As a general rule, bicycle helmets are a smart safety investment in safety all cyclists, regardless of age or skill – especially in Florida, which has the unfortunate, long-running reputation as the most dangerous in the U.S. for riding. The Insurance Institute for Highway Safety reported of the thousands treated in hospital emergency rooms nationally for bicycling injuries, traumatic brain injuries account for 60 percent of deaths, 67 percent of hospital admissions and 33 percent of injuries. Only 17 percent of all cyclists killed in crashes were wearing helmets.
If you weren’t wearing a helmet at the time of your bicycle accident, it’s important to understand how that will – and won’t – affect your claims and/ or litigation.
What is Florida’s Bicycle Helmet Law?
Legally, there is no universal bike helmet law in Florida.

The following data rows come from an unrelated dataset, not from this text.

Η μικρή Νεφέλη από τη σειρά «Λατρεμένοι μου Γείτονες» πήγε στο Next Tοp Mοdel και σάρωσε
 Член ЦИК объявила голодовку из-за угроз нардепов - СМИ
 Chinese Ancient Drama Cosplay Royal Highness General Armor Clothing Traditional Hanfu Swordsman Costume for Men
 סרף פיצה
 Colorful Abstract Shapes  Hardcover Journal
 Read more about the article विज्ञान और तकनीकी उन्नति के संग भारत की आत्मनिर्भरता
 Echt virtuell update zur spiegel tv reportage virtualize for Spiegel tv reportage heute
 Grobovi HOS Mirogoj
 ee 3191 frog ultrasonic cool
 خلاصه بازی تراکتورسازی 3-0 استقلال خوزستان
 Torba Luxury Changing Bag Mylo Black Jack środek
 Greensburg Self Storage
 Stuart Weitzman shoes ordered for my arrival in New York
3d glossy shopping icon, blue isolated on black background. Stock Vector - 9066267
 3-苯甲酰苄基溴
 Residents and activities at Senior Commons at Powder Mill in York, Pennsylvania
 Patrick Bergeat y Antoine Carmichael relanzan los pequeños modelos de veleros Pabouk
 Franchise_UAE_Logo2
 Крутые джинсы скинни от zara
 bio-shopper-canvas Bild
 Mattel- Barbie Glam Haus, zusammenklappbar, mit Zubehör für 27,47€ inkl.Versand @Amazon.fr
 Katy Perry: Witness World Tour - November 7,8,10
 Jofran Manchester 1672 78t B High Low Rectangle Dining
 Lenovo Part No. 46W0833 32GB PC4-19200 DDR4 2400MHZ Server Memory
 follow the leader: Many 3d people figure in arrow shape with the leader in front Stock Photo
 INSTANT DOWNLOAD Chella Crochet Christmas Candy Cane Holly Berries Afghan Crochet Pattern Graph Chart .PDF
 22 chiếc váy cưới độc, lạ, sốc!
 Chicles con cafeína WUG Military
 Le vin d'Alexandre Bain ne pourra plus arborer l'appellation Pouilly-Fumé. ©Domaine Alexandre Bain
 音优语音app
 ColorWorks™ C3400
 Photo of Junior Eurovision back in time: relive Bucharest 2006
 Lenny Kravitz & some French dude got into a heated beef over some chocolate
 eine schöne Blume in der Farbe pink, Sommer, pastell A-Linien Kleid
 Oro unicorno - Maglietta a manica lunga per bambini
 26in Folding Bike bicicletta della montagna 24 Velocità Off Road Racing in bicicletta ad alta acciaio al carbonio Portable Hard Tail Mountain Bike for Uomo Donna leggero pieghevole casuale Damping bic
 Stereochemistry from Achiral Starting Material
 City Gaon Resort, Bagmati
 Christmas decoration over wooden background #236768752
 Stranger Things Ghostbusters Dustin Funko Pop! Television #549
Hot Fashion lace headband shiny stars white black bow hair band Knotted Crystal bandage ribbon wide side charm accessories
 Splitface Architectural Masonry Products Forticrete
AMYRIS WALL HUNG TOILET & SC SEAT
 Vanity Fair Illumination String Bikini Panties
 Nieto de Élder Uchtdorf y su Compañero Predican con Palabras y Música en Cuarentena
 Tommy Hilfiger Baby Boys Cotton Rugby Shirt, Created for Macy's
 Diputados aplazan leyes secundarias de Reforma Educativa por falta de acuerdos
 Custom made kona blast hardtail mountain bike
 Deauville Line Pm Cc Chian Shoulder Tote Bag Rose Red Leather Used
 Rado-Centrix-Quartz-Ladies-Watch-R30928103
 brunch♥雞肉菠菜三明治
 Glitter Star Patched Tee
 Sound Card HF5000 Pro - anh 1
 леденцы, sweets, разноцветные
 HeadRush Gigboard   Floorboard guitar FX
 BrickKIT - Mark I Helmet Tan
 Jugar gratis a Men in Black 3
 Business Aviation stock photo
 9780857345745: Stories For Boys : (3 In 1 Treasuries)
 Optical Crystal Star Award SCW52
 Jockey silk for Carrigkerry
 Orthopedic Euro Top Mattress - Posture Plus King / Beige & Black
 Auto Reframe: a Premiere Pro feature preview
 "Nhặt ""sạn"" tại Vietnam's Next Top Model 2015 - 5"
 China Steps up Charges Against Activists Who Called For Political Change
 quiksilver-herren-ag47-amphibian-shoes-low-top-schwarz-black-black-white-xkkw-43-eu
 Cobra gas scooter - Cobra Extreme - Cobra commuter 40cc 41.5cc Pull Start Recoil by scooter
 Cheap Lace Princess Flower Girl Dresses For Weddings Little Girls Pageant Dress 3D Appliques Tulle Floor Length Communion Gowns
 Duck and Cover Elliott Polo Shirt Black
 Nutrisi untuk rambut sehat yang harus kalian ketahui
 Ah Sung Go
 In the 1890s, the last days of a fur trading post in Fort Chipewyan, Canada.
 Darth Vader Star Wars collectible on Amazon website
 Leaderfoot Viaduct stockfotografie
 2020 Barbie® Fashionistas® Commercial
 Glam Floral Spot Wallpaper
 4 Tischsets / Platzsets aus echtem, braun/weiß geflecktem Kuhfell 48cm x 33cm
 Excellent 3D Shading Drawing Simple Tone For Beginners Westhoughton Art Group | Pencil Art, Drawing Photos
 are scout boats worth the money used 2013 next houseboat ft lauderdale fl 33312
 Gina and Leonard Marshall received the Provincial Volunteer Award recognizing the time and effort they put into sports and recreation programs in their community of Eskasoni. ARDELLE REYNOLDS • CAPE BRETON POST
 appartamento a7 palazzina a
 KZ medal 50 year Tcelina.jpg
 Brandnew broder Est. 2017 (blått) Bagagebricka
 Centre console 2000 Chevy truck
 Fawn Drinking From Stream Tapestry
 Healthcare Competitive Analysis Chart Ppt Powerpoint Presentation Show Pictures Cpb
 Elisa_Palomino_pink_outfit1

If you’re 16 or older, you don’t have to wear one. However, if you’re younger than that, the law says you must wear one that meets federal safety standards, fastened to your head security with a strap.
However, a defendant in a Fort Myers bicycle accident cannot use your decision to wear a bike helmet – or to ensure your child is wearing one – as a means to gain the upper hand in the case. The defense strategy, existing in some states that don’t expressly forbid it, involves asserting that a cyclist’s decision to forego the known protection of a helmet, is an act of contributory negligence resulting in exacerbated trauma that otherwise would not have been sustained, and therefore, defendant shouldn’t be responsible for the full extent of your injuries.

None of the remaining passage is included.